■ **Stated task**
Copy everything from the line containing "Which of pixel" down to the end of the material, and raise each pixel coordinate in the answers by 91. Leave the pictures out.

■ **Material**
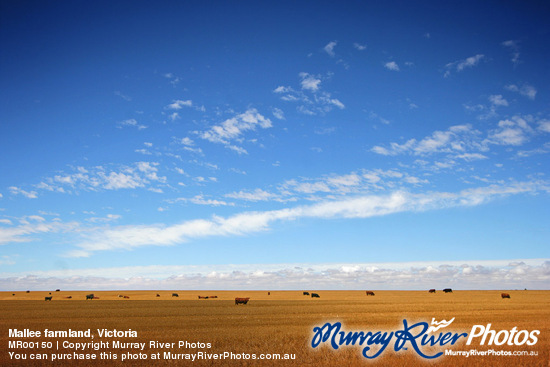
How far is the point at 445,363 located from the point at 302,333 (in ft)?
31.9

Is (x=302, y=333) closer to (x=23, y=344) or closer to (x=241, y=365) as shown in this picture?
(x=241, y=365)

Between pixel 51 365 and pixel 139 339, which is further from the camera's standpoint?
pixel 139 339

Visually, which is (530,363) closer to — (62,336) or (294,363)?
(294,363)

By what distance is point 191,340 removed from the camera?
67.5 ft

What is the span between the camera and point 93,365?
50.5ft

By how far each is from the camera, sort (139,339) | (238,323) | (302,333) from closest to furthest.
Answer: (139,339) < (302,333) < (238,323)

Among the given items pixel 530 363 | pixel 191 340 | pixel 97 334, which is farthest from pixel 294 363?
pixel 97 334

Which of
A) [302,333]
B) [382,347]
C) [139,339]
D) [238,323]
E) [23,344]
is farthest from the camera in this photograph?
[238,323]

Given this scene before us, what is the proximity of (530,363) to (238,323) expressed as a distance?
1950 cm

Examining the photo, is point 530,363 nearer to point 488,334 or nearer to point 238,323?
point 488,334

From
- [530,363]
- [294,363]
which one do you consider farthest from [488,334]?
[294,363]

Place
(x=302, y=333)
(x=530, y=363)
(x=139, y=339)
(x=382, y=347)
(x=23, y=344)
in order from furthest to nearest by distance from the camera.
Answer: (x=302, y=333), (x=139, y=339), (x=23, y=344), (x=382, y=347), (x=530, y=363)

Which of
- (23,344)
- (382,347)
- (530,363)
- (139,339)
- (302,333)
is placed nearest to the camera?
(530,363)

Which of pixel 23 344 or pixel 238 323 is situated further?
pixel 238 323
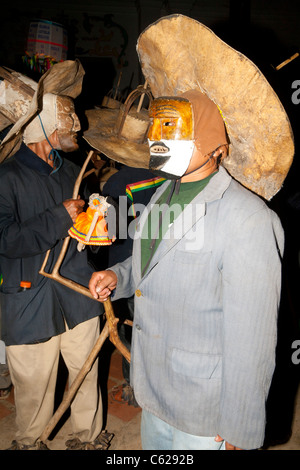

■ **Solution for this task**
Which of pixel 23 344 or pixel 238 323 is situated further?
pixel 329 414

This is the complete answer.